A new method for generalizing non-self-intersecting flexible polyhedra

TL;DR

This paper introduces a new construction method for generating a wide class of non-self-intersecting flexible polyhedral surfaces, expanding understanding of flexible structures with diverse topologies and applications.

Contribution

The paper presents the 'base + crinkle' method for creating flexible polyhedra that are non-triangulated, have multiple degrees of freedom, and various topologies, advancing geometric and engineering design.

Findings

Flexible polyhedra can be non-self-intersecting and non-triangulated.

The method enables polyhedra with multiple kinematic degrees of freedom.

Applications include origami, robotics, and metamorphic mechanisms.

Abstract

A surface is considered flexible if it allows a continuous deformation that preserves both metric and smoothness.
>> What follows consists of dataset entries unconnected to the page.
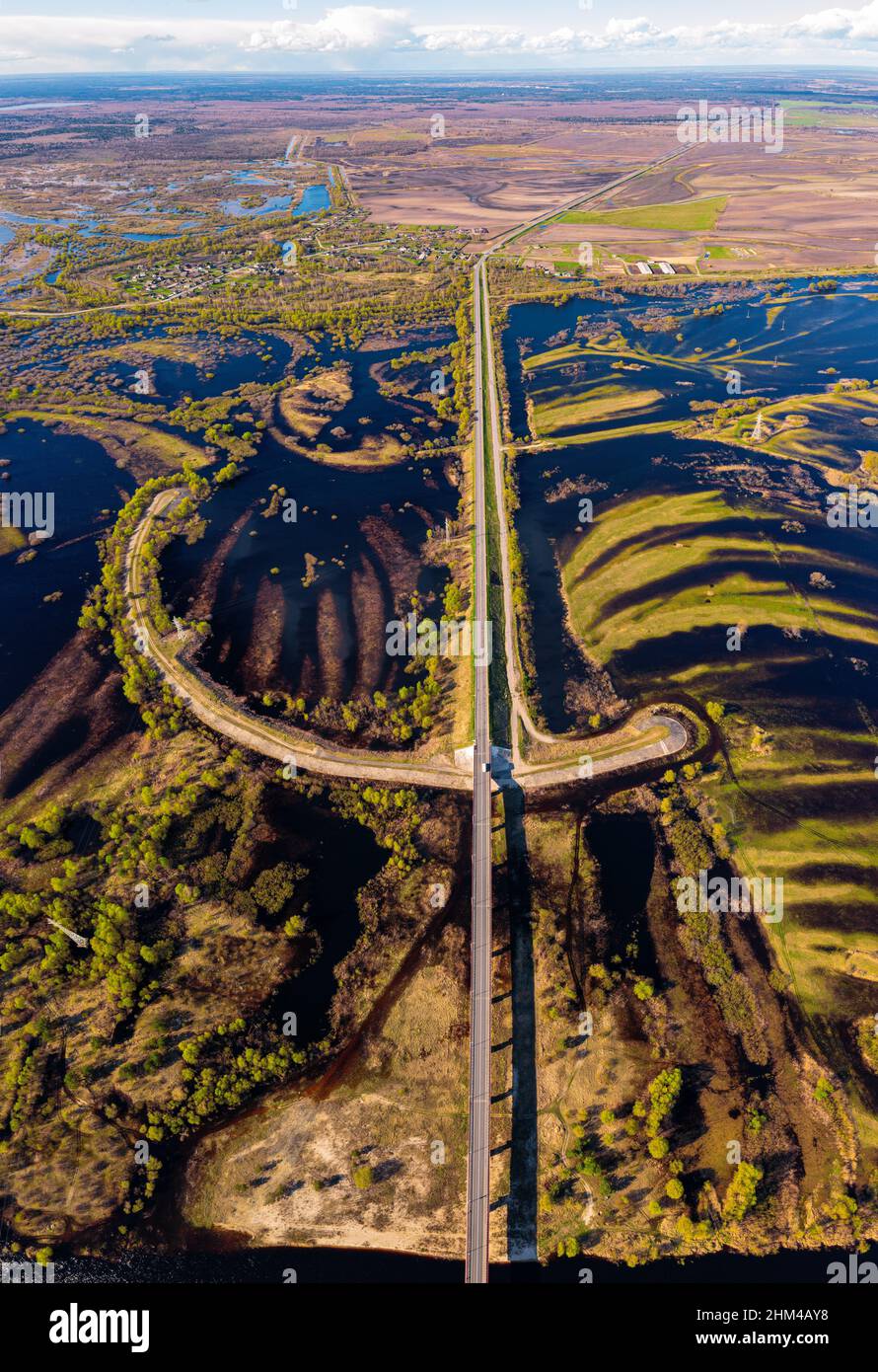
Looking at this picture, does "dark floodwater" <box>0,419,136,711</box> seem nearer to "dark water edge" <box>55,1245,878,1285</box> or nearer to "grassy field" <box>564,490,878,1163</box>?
"dark water edge" <box>55,1245,878,1285</box>

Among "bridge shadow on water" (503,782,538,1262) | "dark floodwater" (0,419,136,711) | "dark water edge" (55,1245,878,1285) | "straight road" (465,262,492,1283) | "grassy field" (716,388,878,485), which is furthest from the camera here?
"grassy field" (716,388,878,485)

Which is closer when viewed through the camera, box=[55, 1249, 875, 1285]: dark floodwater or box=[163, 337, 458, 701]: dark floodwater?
box=[55, 1249, 875, 1285]: dark floodwater

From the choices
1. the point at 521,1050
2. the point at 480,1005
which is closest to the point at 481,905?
the point at 480,1005

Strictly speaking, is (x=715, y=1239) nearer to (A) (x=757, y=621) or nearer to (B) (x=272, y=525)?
(A) (x=757, y=621)

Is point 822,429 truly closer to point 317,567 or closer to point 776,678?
point 776,678

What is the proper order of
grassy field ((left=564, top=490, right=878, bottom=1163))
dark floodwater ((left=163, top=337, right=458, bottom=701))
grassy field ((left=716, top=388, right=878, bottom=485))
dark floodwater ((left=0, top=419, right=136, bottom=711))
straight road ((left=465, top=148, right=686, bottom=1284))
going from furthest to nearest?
grassy field ((left=716, top=388, right=878, bottom=485)) → dark floodwater ((left=0, top=419, right=136, bottom=711)) → dark floodwater ((left=163, top=337, right=458, bottom=701)) → grassy field ((left=564, top=490, right=878, bottom=1163)) → straight road ((left=465, top=148, right=686, bottom=1284))

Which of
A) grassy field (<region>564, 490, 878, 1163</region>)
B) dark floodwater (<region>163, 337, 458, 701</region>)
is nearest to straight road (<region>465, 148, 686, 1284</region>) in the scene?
dark floodwater (<region>163, 337, 458, 701</region>)

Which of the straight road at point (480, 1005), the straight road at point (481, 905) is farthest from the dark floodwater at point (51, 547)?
the straight road at point (480, 1005)
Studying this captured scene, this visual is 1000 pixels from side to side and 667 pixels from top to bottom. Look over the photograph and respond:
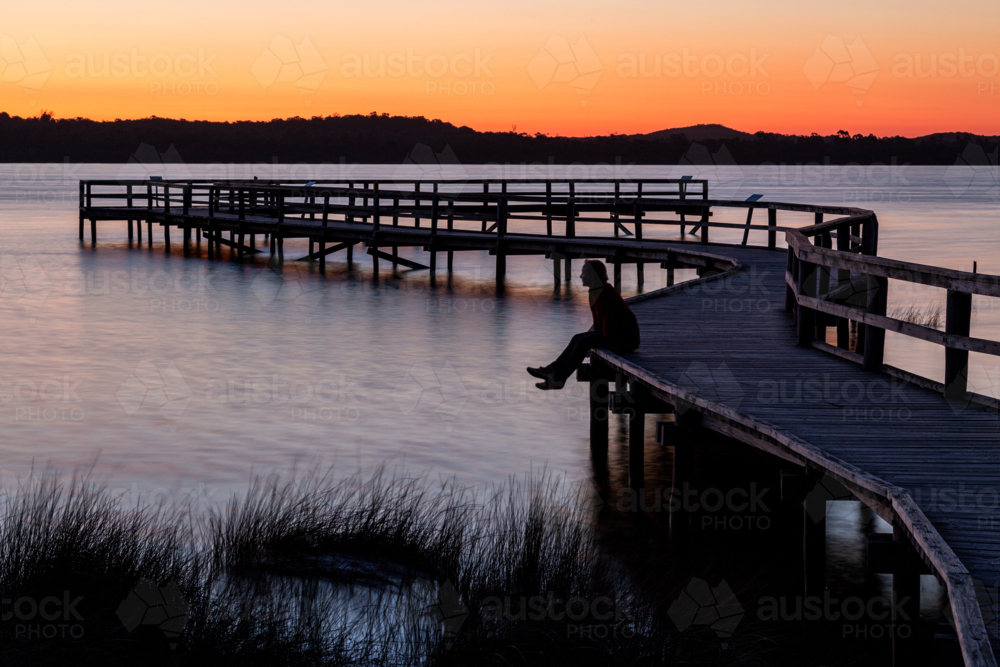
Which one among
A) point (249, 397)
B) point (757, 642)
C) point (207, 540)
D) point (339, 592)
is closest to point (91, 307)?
point (249, 397)

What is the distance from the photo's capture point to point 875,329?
9.12 meters

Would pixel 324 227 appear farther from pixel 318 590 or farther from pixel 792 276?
pixel 318 590

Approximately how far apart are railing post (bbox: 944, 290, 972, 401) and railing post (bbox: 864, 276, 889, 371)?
2.99 ft

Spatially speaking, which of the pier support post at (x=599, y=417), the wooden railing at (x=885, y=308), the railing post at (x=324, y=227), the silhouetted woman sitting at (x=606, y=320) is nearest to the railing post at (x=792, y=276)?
the wooden railing at (x=885, y=308)

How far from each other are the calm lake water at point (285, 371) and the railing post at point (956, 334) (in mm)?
3818

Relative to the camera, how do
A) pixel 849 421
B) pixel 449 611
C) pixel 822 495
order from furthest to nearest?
pixel 849 421 → pixel 822 495 → pixel 449 611

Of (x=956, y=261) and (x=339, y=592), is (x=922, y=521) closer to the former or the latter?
(x=339, y=592)

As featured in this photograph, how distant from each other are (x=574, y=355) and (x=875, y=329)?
281 cm

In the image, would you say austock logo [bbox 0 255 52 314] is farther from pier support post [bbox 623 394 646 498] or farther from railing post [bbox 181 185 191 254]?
pier support post [bbox 623 394 646 498]

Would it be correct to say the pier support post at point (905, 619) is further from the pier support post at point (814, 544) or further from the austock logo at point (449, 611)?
the austock logo at point (449, 611)

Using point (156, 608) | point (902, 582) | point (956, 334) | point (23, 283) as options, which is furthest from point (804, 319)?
point (23, 283)

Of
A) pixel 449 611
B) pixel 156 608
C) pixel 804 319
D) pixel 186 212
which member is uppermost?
pixel 186 212

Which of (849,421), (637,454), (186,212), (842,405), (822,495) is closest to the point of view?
(822,495)

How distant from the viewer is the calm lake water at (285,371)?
Result: 11375mm
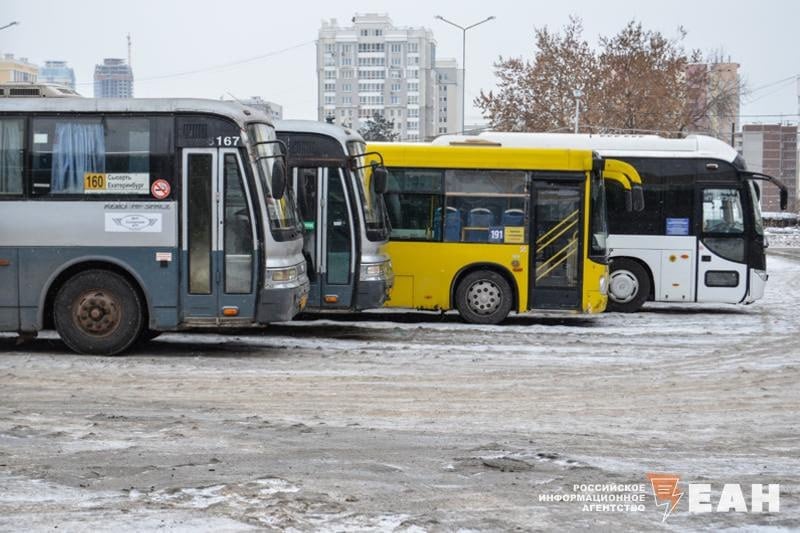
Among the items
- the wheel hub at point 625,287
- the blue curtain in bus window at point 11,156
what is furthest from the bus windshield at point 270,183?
the wheel hub at point 625,287

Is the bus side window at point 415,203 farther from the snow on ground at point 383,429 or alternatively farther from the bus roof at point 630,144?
the bus roof at point 630,144

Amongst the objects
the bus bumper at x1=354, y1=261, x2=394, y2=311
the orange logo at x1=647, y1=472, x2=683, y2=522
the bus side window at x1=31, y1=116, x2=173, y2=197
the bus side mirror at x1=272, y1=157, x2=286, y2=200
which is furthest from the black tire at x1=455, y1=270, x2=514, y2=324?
the orange logo at x1=647, y1=472, x2=683, y2=522

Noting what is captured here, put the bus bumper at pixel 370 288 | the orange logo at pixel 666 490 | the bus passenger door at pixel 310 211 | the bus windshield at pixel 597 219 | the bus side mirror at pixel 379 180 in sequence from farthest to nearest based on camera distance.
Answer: the bus windshield at pixel 597 219 < the bus passenger door at pixel 310 211 < the bus side mirror at pixel 379 180 < the bus bumper at pixel 370 288 < the orange logo at pixel 666 490

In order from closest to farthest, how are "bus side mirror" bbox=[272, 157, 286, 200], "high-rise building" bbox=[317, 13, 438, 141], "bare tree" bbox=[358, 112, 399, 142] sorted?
"bus side mirror" bbox=[272, 157, 286, 200]
"bare tree" bbox=[358, 112, 399, 142]
"high-rise building" bbox=[317, 13, 438, 141]

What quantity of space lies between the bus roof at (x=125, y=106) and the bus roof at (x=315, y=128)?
269 cm

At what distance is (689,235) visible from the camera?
2098 cm

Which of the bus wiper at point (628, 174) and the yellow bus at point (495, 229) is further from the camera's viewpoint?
the bus wiper at point (628, 174)

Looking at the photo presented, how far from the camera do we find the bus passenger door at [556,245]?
715 inches

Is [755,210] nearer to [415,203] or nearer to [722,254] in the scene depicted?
[722,254]

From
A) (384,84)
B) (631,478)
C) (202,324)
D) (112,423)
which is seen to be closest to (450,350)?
(202,324)

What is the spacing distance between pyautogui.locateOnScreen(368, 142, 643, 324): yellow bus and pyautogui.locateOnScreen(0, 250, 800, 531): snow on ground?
1637 mm

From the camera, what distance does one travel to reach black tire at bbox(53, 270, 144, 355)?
45.7 ft

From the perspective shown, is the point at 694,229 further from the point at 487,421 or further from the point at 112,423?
the point at 112,423

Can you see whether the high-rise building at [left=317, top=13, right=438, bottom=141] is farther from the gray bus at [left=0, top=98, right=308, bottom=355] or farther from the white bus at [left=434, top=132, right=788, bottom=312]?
the gray bus at [left=0, top=98, right=308, bottom=355]
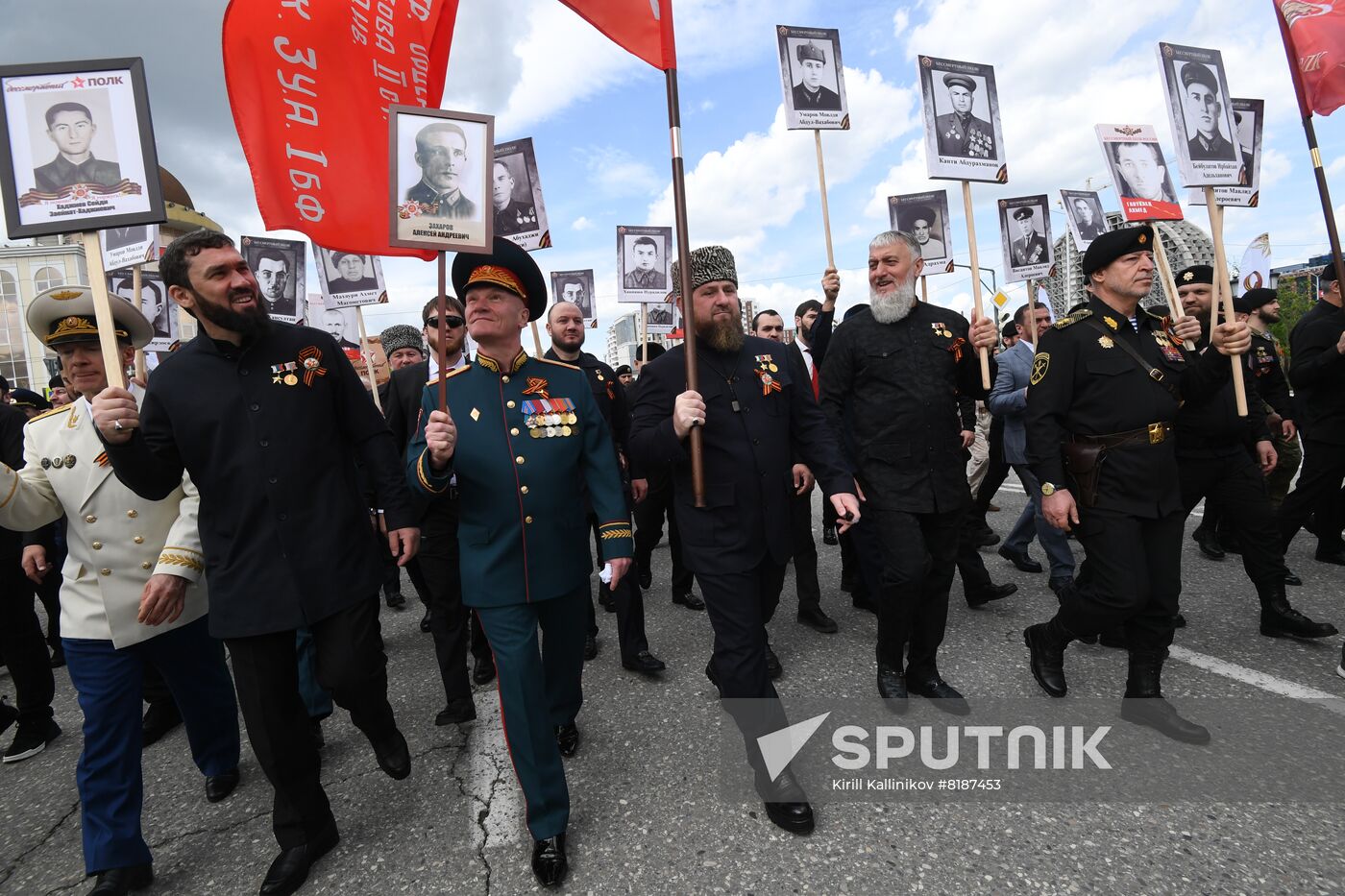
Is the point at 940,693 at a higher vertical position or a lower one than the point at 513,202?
lower

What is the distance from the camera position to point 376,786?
3082 millimetres

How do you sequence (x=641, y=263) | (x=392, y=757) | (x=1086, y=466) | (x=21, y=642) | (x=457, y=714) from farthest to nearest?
(x=641, y=263), (x=21, y=642), (x=457, y=714), (x=1086, y=466), (x=392, y=757)

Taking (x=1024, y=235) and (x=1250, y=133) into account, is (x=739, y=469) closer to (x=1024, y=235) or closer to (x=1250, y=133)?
(x=1250, y=133)

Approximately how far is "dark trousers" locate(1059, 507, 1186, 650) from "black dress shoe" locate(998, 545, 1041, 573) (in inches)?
92.4

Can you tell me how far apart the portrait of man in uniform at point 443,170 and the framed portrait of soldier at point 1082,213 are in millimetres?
7711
We introduce a novel construction method, called 'base + crinkle,' for generating a broad class of non-self-intersecting flexible closed polyhedral surfaces (i.e. flexible polyhedra). These flexible polyhedra can be non-triangulated, exhibit multiple kinematic degrees of freedom, and possess topologies beyond the sphere. The geometric result provides fresh insights into the geometry of origami and the design of engineering mechanisms, such as sealed-chamber robotics and distortion-free metamorphic grippers.